# Alex Library on strike,



## MaidenScotland (Jun 6, 2009)

Alexandria Library employees began an open-ended sit-in against Library Director Ismail Serageldin, whose dismissal they have been calling for since March. 

They accuse Serageldin of corruption, but despite his unpopularity, the library board of trustees renewed confidence in him last Thursday.

The employees called on the ruling Supreme Council of Armed Forces in a statement to dissolve the current board of trustees and appoint another board. They demanded the immediate removal of Serageldin and his aids and investigations into the corruption claims filed against them.

They also called for permanent contracts for temporary workers and the rehiring of unlawfully dismissed employees.

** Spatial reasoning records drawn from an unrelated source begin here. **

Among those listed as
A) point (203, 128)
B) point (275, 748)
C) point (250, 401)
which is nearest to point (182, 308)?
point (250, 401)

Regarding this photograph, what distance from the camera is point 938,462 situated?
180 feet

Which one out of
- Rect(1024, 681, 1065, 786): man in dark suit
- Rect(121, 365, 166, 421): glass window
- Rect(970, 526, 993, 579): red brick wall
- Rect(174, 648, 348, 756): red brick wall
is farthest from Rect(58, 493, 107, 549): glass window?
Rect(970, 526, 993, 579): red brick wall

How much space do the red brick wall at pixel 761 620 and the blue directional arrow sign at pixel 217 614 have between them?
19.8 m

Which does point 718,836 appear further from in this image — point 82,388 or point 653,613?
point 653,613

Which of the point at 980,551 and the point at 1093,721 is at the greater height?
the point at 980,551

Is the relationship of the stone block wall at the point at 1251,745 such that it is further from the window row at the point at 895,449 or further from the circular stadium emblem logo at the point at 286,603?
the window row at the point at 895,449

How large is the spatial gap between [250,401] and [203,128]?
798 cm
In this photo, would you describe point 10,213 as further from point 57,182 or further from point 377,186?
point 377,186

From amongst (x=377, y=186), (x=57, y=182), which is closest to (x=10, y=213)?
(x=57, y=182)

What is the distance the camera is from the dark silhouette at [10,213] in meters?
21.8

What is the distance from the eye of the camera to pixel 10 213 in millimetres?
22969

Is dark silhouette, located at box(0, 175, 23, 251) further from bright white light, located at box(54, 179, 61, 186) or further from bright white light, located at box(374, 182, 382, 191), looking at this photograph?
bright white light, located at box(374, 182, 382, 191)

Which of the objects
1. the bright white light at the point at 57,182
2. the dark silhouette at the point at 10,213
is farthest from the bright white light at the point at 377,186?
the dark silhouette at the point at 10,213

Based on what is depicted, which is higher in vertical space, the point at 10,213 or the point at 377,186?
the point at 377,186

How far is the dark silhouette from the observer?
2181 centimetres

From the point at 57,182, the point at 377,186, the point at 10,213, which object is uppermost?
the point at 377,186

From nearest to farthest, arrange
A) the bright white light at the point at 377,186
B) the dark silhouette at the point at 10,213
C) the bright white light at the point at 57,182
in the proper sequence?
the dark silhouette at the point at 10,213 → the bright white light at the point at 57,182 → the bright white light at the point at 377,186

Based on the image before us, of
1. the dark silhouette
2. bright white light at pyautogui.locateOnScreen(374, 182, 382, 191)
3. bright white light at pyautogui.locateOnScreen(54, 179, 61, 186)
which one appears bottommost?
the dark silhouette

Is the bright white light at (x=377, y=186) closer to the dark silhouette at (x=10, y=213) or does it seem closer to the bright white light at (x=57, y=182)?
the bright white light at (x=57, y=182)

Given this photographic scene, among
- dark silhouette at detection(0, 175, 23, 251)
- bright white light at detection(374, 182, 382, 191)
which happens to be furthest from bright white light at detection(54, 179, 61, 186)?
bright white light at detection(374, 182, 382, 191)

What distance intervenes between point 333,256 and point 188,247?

“The message of the Bibliotheca Alexandrina, under Serageldin’s administration, was completely devoted to embellish Mubarak’s regime by pretending to advocate the causes of tolerance, human rights, freedom of expression and dialogue,” protesters said in a statement.

The library staff also demonstrated in March to depose Serageldin, labeling him as “one of the figures of the ousted regime.”

Mostafa Bakry, a former independent member of parliament, filed a report with the public prosecution in March alleging that donations to the library were transferred to a bank account controlled by former First Lady Suzanne Mubarak.

Serageldin denied any knowledge of this bank account, which reportedly contained US$147 million.


----------